[TASK DESCRIPTION]: Take from the entries below the stretch from the line with "Kaukasische mannelijke bouwmanager" through the line with "El jefe negociador", and return it exactly, leaving the pictures out.

[DATA EXTRACTS]:

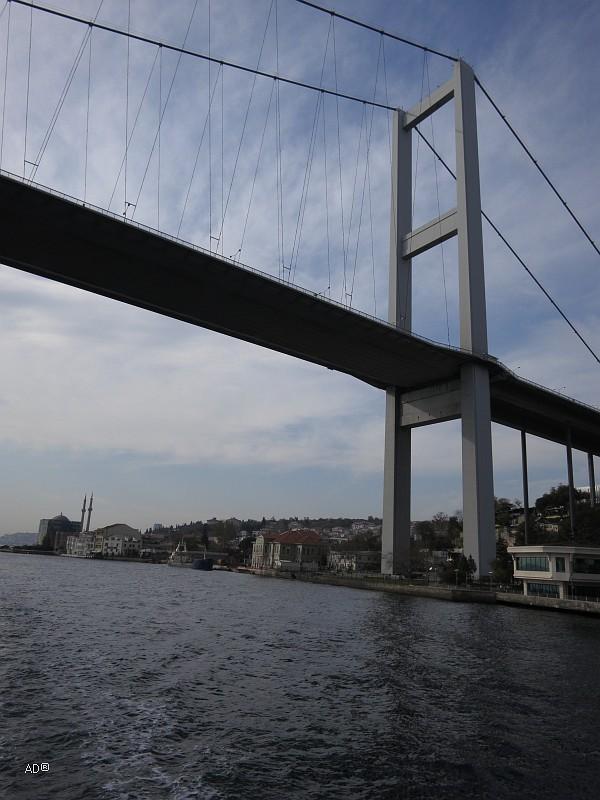 Босфорский мост — первый висячий мост через Босфорский пролив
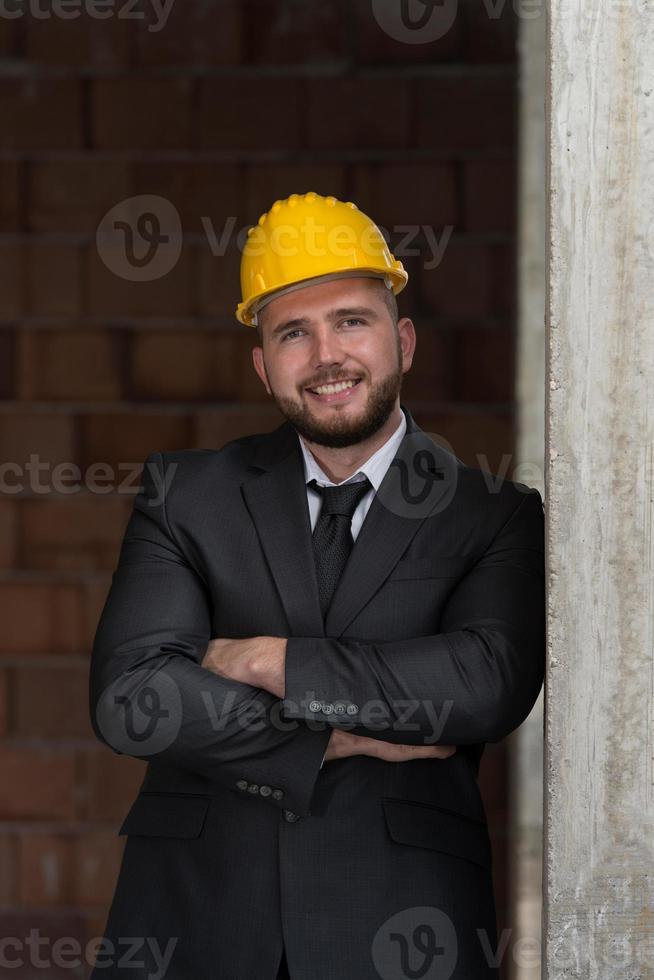 Kaukasische mannelijke bouwmanager met gevouwen wapens foto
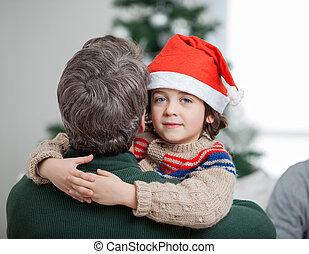 pendant, fils, père noël, embrasser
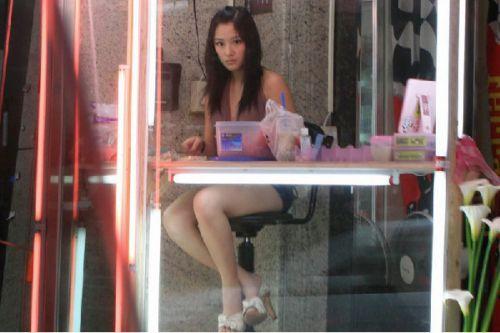 【画像】台湾でビンロウを路上販売するギャル達の衣装がエロ過ぎるwww 43枚 No.33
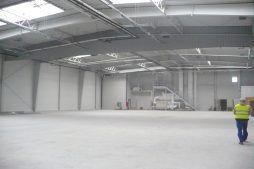 wnętrze hali - hala produkcyjno-magazynowa z budynkiem biurowym, dla Polamp, Bieniewiec, woj. mazowieckie
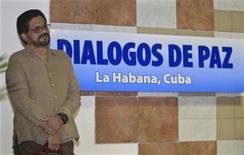 El jefe negociador de las FARC, Iván Márquez, junto a un afiche durante los diálogos de Paz con el Gobierno colombiano en La Habana, ene 15 2013. La guerrilla de las FARC exigió el martes la presencia del ministro de Agricultura de Colombia en el diálogo de paz, algo que ve trascendente para aclarar el compromiso del Gobierno en las demandas agrarias puestas sobre la mesa dentro de la búsqueda de una salida negociada al conflicto armado interno. REUTERS/Enrique De La Osa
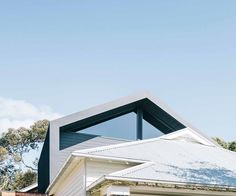A California bungalow in Melbourne is sympathetically renovated to form shared spaces and private retreats. Modern House Facades, Modern House Design, Bungalow Extensions, California Bungalow, Melbourne House, Roof Ideas, Victorian Terrace, Australian Homes, Facade House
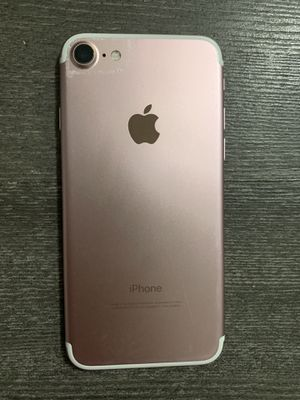 FACTORY UNLOCKED!! IPHONE 7 32gb (THIS IS NOT THE PLUS) PRICE IS FIRM! for Sale in Miami Gardens, FL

[ANSWER SECTION]:
 Kaukasische mannelijke bouwmanager met gevouwen wapens foto
 pendant, fils, père noël, embrasser
 【画像】台湾でビンロウを路上販売するギャル達の衣装がエロ過ぎるwww 43枚 No.33
 wnętrze hali - hala produkcyjno-magazynowa z budynkiem biurowym, dla Polamp, Bieniewiec, woj. mazowieckie
 El jefe negociador de las FARC, Iván Márquez, junto a un afiche durante los diálogos de Paz con el Gobierno colombiano en La Habana, ene 15 2013. La guerrilla de las FARC exigió el martes la presencia del ministro de Agricultura de Colombia en el diálogo de paz, algo que ve trascendente para aclarar el compromiso del Gobierno en las demandas agrarias puestas sobre la mesa dentro de la búsqueda de una salida negociada al conflicto armado interno. REUTERS/Enrique De La Osa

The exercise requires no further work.